### PASSAGE FOURNI:
9La deuxième partie constitue l’apport théorique central du livre qui puise ses concepts aux travaux de C. Bruyat sur l’individu créateur de valeur nouvelle et d’Edgar Morin sur le principe dialogique. Le processus dialogique rassemble le sujet entrepreneur et son objet en une combinatoire ouverte, orientée vers la création d’entreprise ou l’innovation et en constante interaction avec les contextes. La mise en place du projet innovant via le processus entrepreneurial engage et contraint en retour son créateur. Cette démarche d’activité individuelle ou collective s’opère dans le temps et le devenir irréversibles du projet. Elle conjoint en un ensemble indissociable toutes les logiques d’intention, d’action, de comportement de l’entrepreneur et les exigences intrinsèques du projet et extrinsèques de l’environnement. Ce couple (acteur/projet) doit être cohérent pour maintenir sa viabilité et sa pérennité mais aussi son intensité, source d’énergie motrice. Il faut que le profil entrepreneurial de l’individu ou de l’équipe reste en adéquation avec la situation et les formes d’entrepreneuriat retenues. Force est de se connaitre soi-même, en tant qu’entrepreneur « naissant » mais aussi de connaître son propre projet.

### LIGNES FOURNIES:

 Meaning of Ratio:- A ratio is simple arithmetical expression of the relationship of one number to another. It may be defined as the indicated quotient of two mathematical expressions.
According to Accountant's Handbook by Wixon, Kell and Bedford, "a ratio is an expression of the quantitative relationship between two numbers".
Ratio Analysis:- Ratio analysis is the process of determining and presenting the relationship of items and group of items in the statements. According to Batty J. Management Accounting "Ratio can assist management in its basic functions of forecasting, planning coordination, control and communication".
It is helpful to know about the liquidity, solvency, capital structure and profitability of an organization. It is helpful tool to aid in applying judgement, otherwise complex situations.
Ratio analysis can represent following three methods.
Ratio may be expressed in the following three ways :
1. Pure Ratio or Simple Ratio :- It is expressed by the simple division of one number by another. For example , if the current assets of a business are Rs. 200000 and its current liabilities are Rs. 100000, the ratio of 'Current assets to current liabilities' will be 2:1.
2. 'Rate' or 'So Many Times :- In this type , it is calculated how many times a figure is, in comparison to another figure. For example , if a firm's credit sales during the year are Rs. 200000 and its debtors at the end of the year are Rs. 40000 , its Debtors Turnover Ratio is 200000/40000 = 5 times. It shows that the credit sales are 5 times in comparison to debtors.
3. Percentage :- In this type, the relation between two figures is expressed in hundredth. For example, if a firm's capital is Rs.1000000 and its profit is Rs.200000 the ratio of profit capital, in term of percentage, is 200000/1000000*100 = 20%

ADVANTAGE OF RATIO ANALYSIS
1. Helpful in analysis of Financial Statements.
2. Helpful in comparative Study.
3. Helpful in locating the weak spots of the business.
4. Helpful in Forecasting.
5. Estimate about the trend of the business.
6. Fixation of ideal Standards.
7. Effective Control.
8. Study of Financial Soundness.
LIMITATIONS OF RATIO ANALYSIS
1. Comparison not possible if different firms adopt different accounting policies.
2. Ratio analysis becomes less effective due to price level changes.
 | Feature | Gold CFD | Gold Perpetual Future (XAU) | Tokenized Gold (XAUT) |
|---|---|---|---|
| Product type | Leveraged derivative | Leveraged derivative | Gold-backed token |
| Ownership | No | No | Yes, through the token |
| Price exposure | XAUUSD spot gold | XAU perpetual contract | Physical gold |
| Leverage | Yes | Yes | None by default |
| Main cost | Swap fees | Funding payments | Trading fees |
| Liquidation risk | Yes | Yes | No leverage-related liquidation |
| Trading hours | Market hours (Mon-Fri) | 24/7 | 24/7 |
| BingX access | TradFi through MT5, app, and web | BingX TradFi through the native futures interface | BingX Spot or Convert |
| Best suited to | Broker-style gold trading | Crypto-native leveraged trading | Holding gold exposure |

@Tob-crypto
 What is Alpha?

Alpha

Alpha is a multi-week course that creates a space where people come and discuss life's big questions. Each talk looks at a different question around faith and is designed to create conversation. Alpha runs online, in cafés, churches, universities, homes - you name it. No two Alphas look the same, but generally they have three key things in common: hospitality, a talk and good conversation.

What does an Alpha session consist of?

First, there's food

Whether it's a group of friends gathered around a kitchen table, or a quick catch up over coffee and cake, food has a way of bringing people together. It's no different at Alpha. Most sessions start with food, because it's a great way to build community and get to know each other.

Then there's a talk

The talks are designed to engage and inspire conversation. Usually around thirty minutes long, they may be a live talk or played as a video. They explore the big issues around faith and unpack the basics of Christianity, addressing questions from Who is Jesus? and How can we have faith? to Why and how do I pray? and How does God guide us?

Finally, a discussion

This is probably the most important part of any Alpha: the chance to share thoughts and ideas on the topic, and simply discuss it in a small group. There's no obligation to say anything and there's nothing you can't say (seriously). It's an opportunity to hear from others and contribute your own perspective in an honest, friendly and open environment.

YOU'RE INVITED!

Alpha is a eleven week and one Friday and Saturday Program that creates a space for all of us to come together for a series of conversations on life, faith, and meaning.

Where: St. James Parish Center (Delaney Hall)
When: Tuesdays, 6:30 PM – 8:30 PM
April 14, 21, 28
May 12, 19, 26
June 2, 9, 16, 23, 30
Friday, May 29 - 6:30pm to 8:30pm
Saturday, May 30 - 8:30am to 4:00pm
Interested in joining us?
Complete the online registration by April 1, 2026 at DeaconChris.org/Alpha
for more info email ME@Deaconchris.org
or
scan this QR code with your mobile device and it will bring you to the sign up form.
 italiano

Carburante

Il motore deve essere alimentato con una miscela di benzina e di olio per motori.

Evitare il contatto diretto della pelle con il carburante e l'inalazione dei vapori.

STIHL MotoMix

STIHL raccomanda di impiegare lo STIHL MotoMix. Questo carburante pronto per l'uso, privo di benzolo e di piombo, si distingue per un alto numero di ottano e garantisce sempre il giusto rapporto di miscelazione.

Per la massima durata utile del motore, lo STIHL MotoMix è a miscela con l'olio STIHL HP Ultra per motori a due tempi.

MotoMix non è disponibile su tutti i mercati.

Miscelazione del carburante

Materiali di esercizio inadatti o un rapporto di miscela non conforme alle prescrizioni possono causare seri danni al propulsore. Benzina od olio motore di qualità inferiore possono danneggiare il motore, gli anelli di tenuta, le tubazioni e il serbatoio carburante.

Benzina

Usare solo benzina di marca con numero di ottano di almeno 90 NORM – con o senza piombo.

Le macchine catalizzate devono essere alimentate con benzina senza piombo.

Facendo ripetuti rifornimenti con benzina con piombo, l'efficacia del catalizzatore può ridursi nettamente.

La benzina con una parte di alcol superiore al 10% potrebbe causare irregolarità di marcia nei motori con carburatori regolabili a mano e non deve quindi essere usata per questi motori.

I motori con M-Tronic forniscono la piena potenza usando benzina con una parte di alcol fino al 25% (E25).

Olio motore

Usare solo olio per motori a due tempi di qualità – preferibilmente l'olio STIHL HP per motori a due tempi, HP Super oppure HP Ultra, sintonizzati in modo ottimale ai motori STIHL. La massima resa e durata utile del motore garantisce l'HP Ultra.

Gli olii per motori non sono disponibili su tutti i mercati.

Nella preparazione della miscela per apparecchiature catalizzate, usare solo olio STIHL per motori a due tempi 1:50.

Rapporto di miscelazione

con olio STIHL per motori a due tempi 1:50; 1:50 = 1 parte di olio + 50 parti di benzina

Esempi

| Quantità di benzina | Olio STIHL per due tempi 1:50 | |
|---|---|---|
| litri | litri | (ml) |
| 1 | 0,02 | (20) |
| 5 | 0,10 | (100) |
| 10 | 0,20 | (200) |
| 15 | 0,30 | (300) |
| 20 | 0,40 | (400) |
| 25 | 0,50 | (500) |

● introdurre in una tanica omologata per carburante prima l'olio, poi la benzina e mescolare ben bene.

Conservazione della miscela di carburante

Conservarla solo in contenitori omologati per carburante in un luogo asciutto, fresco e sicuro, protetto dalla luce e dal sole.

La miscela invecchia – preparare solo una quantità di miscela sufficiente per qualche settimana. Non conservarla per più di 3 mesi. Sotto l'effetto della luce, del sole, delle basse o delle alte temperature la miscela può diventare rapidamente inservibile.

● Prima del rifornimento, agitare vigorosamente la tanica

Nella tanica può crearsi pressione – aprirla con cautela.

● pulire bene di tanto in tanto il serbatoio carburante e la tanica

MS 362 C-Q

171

### TÂCHE À RÉALISER:
Poursuivez le passage sur le processus entrepreneurial dialogique en reprenant juste après sa dernière phrase. Vous pouvez vous passer des lignes.

### RÉSULTAT ATTENDU:
10La dialogie complexe de l’activité entrepreneuriale repose donc sur cette tension entre sujet entrepreneurial, projet, situation et processus de création de valeur. Cette dernière est liée à l’innovation ou à un avantage concurrentiel et organisationnel durable. La troisième partie et la quatrième analysent le concept de processus comme modèle d’engagement, centre de gravité théorique de la recherche et métaphore heuristique du changement entrepreneurial. Le livre s’achève sur le rôle du temps et la dimension évolutionniste qu’impliquent la dynamique processuelle et le déroulement des trois phases caractéristiques de la démarche entrepreneuriale (passage à l’acte; survie/développement; système entrepreneurial crée).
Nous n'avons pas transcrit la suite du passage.